VEuPathDB / EdaNewIssues

0 stars 0 forks source link

Line plot master ticket: markers and connection lines #602

Open danicahelb opened 1 year ago

danicahelb commented 1 year ago

This is the master ticket for related line plot tickets https://github.com/VEuPathDB/web-eda/issues/1411, https://github.com/VEuPathDB/web-eda/issues/1519 and https://github.com/VEuPathDB/web-eda/issues/1082, as fixes to one issue are having downstream affects and creating other issues.

I will use this hypothetical example:

X- axis variable Timepoint

Y-axis variable Malaria

This is what we want:

  1. No markers

    • There should be no markers whenever there is no data for a given X-axis value in the entire dataset NOR whenever there is no data for a given X-axis value in the subset, regardless of how the y-axis proportion is configured
    • Ex: no markers at Timepoint = 2, 3. Lines should connect Timepoint 1 to Timepoint 4.
  2. Filled markers

    • There should be filled markers whenever there IS data for a given X-axis value as long as there is at least 1 value for the Y-axis in the subset AND the Y-axis proportion contains all possible values in the denominator
    • Ex: no markers at Timepoint = 2, 3 and Filled markers at Timepoints 1, 4, 5, 6, and 7 when Malaria proportion = Yes/(Yes+No+Not tested). Lines should connect Timepoint 1 to Timepoint 4 to Timepoint 5 to Timepoint 6 to Timepoint 7
  3. Hollow markers

    • There should be hollow markers whenever there IS data for a given X-axis value as long as there is at least 1 value for the Y-axis in the subset BUT the Y-axis proportion does NOT contain all possible values in the denominator
    • _Ex: no markers at Timepoint = 2, 3 and Hollow markers at Timepoint = 4 and filled markers at Timepoint= 1, 5, 6, and 7 when Malaria proportion = Yes/(Yes+No). There should be a break in the line whenever there is a hollow marker. So the filled marker at Timepoint = 1 would NOT be connected to Timepoint 4, and Timepoint 4 would not be connected to Timepoint 5. But a line would connect Timepoint 5 to Timepoint 6 to Timepoint 7_
danicahelb commented 1 year ago

https://github.com/VEuPathDB/web-eda/issues/1411 was created because markers were appearing at X-axis values that were not in the subset, which made it look like the Y-axis proportion for these X-axis values was equal to 0 instead of not having any rows of data for these X-axis values

https://github.com/VEuPathDB/web-eda/issues/1519 was created because a connecting line should be drawn through the markers. Lines should be drawn even in instances where an X-axis value has data in the full dataset but does NOT contain a marker because it does not have data in the subset (In that case, the line should be drawn between the 2 markers immediately adjacent to the X-axis value that does not have data in the subset).

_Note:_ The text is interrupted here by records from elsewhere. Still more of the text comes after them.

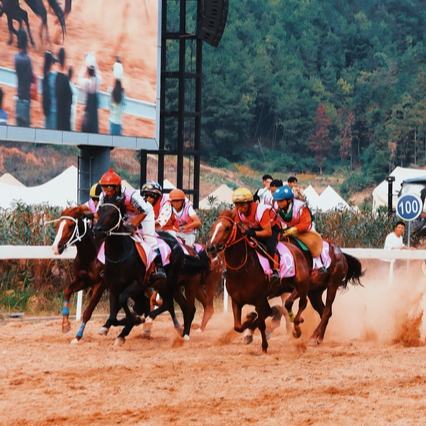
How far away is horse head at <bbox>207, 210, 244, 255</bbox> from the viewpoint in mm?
13070

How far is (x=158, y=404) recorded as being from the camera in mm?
9648

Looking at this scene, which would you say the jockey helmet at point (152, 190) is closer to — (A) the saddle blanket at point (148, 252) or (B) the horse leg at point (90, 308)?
(A) the saddle blanket at point (148, 252)

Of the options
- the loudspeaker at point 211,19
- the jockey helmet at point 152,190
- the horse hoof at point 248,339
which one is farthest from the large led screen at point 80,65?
the horse hoof at point 248,339

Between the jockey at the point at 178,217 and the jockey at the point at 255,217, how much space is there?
2110 millimetres

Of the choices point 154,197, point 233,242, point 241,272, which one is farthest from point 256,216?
point 154,197

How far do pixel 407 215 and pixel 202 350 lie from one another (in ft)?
29.0

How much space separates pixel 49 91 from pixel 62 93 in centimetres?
37

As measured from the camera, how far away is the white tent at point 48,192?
37.1 m

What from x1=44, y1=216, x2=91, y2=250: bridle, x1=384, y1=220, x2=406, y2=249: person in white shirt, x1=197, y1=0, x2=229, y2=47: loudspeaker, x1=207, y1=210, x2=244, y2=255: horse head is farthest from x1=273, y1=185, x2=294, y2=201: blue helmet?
x1=197, y1=0, x2=229, y2=47: loudspeaker

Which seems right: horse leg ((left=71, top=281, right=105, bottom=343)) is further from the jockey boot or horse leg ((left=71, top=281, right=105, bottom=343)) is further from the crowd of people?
the crowd of people

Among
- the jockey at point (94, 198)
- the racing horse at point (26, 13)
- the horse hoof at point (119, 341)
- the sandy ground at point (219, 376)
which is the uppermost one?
the racing horse at point (26, 13)

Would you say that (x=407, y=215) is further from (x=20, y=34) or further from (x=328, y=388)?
(x=328, y=388)

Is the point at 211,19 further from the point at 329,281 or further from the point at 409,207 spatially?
the point at 329,281

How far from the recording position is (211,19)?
91.2 ft
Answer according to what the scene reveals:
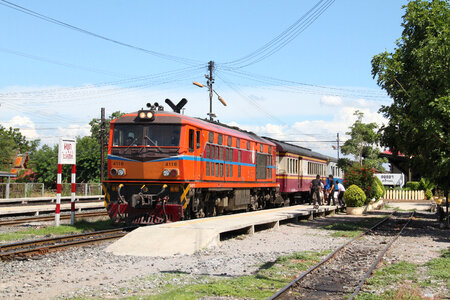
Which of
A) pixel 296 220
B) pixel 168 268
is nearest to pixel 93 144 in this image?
pixel 296 220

Unrelated to these tickets, https://github.com/VEuPathDB/web-eda/issues/1082 was created because markers for X-axis values that were IN the subset but did not have any Y-axis values that were included in the proportion calculation (ie, had an undefined proportion, 0/0) looked like they had a proportion equal to 0. we wanted some sort of marker at these X-axis values to indicate that the subset does contain data for that X-axis value and the proportion configurations do not remove this data from the subset. Connecting lines should NEVER go through hollow markers. If 2 filled markers are separated by a hollow marker, there will be a break in the line

danicahelb commented 1 year ago

the Y-axis proportion does NOT contain all possible values in the denominator

This means the same thing as:

the Y-axis proportion does NOT contain data for any selected values in the denominator

For example, y values are A, B, C and the proportion is configured as A/(A+B) instead of A/(A+B+C).

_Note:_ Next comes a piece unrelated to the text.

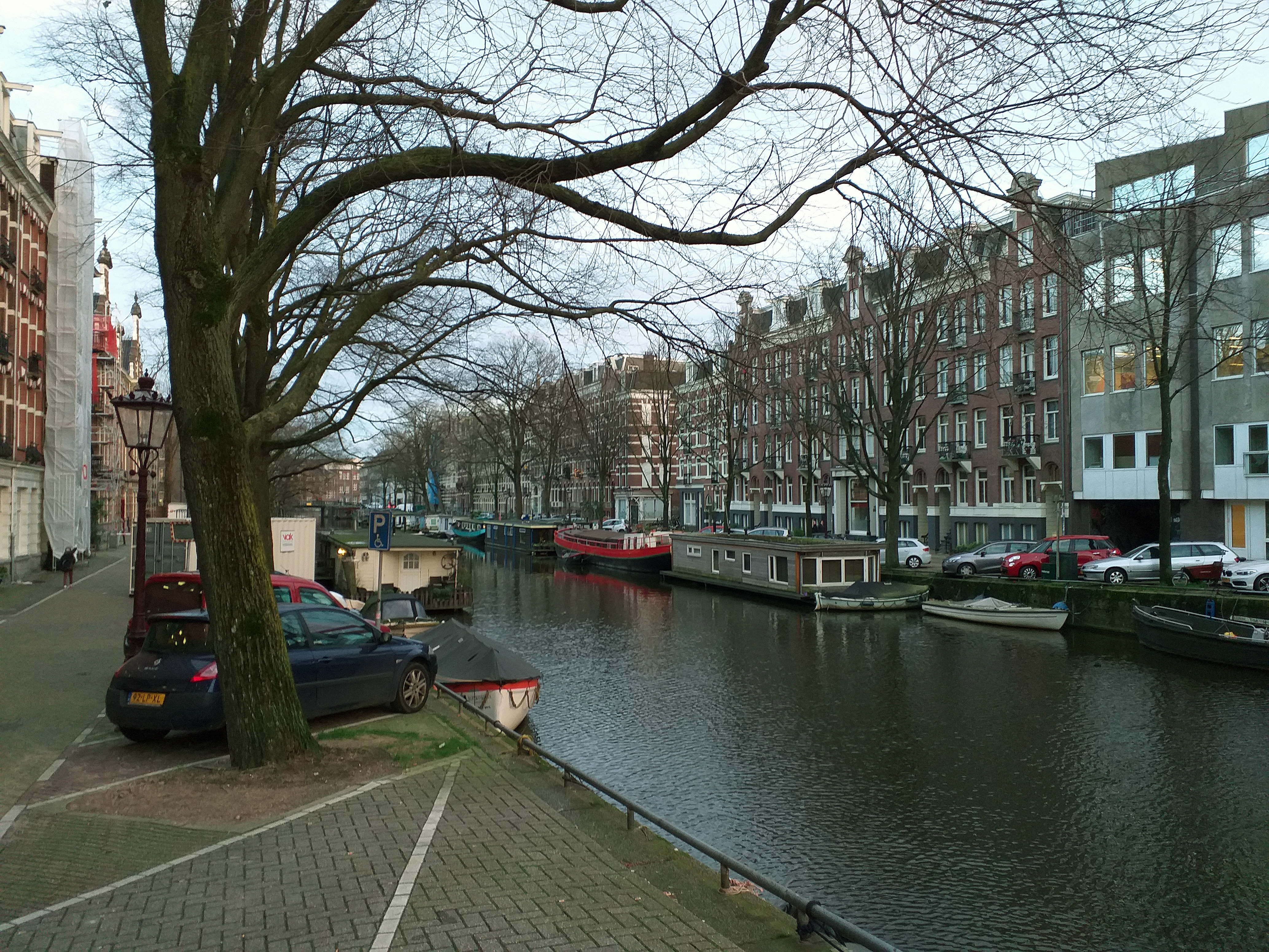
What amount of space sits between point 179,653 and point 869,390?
1183 inches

Since the numerator cannot be a superset of the denominator, C is forced to not be in the numerator as well as the denominator. Therefore rows with y=C will be excluded from the plot (though they remain in the subset).

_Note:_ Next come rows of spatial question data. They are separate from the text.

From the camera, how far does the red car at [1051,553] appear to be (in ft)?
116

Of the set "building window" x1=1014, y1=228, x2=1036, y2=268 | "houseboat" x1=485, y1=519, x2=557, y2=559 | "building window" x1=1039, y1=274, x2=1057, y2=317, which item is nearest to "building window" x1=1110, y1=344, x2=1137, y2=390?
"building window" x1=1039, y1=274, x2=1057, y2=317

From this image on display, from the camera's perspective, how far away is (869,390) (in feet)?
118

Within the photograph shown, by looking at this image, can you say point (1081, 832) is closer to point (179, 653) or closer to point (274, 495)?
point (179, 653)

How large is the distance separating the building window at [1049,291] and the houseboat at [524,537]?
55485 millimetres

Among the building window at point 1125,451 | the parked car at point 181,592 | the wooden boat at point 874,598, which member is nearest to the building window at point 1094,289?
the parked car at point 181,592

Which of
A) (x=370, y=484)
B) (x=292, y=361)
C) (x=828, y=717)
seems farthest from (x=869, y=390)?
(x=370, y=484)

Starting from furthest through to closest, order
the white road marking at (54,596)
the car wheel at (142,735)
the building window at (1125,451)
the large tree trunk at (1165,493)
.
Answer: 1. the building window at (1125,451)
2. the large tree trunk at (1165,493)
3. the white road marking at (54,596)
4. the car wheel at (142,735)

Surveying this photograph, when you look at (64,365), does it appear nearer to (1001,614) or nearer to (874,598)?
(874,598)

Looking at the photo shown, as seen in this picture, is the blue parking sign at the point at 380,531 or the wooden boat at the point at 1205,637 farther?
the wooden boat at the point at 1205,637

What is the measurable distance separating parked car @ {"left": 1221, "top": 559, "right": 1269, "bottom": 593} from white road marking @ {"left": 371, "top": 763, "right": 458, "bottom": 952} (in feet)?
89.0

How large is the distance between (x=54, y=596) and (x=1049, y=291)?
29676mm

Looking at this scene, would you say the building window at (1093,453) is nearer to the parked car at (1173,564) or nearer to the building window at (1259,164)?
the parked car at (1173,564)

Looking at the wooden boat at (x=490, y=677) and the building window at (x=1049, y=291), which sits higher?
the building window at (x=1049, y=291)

There can be some values of x where y is only ever equal to C. These points are y=0/0

These points where y=0/0 are given hollow markers and no connecting line through them

The only time hollow unconnected points are ever used is where y=0/0

bobular commented 1 year ago

Hi @danicahelb - thank you so much for consolidating everything here.

I think there could be some more discussion either in EDA UX or data viz about breaking the lines.

We may want different behaviour depending on direct vs. indirect filtering (e.g. the new filter-aware behaviours we've talked about)

Not 100% sure of the reasoning myself, and only briefly discussed with Danielle, so I suggest it goes to committee!